Kubernetes is fast becoming an industry standard, with up to 94% of organizations deploying their services and applications on the container orchestration platform, according to a study. One of the key reasons why companies deploy Kubernetes is the standardization, which allows power users to see a performance increase of up to two times.
Standardizing Kubernetes gives organizations the ability to deploy any workload, anywhere. But something was missing: the technology assumed that workloads were ephemeral, meaning that only stateless workloads could be safely deployed in Kubernetes. However, the community has recently shifted the paradigm and brought features like StatefulSets and Storage Classes that make it possible to consume data in Kubernetes.
While running stateful workloads on Kubernetes is possible, it is still challenging. In this article, I provide ways to make this happen and why it’s worth it.
Do it progressively
Kubernetes is about to become as popular as Linux and the de facto way to run any application, anywhere, in a distributed fashion. Using Kubernetes involves learning a lot of technical concepts and vocabulary. For example, newcomers may struggle with Kubernetes’ many logical units such as containers, pods, nodes, and clusters.
If you’re not already using Kubernetes in a production environment, don’t jump right into data workloads. Instead, start by moving stateless apps to avoid losing data when things go awry.
If you can’t find an operator that suits your needs, don’t worry because most of them are open source.
Understand the limitations and specifics
After familiarizing yourself with the general concepts of Kubernetes, dive into the specifics of state concepts. For example, because applications may have different storage needs, such as performance or capacity requirements, you must provision the right underlying storage system.
What the industry commonly refers to as storage “profiles” are called storage classes in Kubernetes. They provide a way to describe the different types of classes that a Kubernetes cluster has access to. Storage classes can have different quality of service levels, such as I/O operations per second per GiB, backup policies, or arbitrary policies such as binding modes and allowed topologies.
Another critical component to understand is the StatefulSet. This is the Kubernetes API object used to manage stateful applications and offers key features such as:
- Robust, unique network identifiers that allow you to keep track of the volume and detach and reattach it as you wish;
- Stable, persistent storage so your data is safe;
- Neat, elegant deployment and scaling required for many Day 2 operations.

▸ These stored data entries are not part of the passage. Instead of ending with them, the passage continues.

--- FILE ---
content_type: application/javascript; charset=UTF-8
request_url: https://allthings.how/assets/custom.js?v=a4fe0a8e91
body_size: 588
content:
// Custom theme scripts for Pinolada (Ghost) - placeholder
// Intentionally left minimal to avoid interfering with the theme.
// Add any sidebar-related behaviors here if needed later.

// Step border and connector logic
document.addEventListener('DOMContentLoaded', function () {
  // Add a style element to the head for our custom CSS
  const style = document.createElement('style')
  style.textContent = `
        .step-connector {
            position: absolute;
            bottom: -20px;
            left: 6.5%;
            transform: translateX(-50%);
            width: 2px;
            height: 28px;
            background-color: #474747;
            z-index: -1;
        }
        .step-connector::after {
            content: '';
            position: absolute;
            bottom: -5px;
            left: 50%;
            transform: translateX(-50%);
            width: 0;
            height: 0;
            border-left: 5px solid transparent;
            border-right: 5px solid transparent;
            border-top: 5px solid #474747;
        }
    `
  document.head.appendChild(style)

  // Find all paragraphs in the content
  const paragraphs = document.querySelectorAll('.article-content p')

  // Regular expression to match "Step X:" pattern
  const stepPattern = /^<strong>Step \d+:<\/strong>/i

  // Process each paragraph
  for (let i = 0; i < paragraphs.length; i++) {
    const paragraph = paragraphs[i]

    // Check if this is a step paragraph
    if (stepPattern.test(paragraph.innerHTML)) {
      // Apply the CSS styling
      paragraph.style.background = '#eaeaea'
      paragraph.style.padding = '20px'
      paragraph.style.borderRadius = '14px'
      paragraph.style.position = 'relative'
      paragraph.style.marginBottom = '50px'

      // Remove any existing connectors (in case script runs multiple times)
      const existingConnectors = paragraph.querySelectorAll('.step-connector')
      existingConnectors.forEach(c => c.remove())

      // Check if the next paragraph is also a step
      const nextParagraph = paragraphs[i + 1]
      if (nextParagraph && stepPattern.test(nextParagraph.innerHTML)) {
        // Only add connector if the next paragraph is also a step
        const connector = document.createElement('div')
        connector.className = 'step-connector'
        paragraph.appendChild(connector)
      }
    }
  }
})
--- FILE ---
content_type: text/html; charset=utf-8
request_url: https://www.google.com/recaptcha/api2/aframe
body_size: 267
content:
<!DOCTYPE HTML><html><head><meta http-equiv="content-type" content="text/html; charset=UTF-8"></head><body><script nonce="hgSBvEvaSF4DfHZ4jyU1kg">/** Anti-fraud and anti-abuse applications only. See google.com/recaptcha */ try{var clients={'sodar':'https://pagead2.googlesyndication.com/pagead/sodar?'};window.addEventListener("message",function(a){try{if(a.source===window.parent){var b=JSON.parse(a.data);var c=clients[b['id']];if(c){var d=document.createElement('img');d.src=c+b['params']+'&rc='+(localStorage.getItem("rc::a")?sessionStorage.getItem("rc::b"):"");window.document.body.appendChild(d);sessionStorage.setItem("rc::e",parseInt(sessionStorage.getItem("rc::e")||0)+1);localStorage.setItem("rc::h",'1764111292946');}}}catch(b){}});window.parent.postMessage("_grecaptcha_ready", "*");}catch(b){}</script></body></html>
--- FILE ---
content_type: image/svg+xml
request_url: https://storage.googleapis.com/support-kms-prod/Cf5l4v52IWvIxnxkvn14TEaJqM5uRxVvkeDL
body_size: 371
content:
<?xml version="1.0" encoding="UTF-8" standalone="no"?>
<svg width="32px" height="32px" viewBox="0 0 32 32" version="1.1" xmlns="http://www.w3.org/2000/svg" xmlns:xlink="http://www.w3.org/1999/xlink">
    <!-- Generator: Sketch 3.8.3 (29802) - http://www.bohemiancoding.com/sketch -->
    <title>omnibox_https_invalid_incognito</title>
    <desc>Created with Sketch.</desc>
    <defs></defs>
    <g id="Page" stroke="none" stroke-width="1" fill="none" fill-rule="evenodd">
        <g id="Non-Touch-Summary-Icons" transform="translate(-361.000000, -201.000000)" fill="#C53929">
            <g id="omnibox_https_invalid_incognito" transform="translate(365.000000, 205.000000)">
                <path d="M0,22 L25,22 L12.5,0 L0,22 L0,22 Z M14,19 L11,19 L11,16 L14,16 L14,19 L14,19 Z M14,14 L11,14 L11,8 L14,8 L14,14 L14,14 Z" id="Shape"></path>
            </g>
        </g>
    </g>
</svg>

Although StatefulSet is a successful replacement for the infamous PetSet (now deprecated), it is still imperfect and has limitations. For example, the StatefulSet controller has no built-in support for volume resizing (PVC). — which is a major challenge if your application’s dataset size is about to grow beyond your current allocated storage capacity. There is workaroundsbut such limitations should be understood well in advance so that the engineering team knows how to deal with them.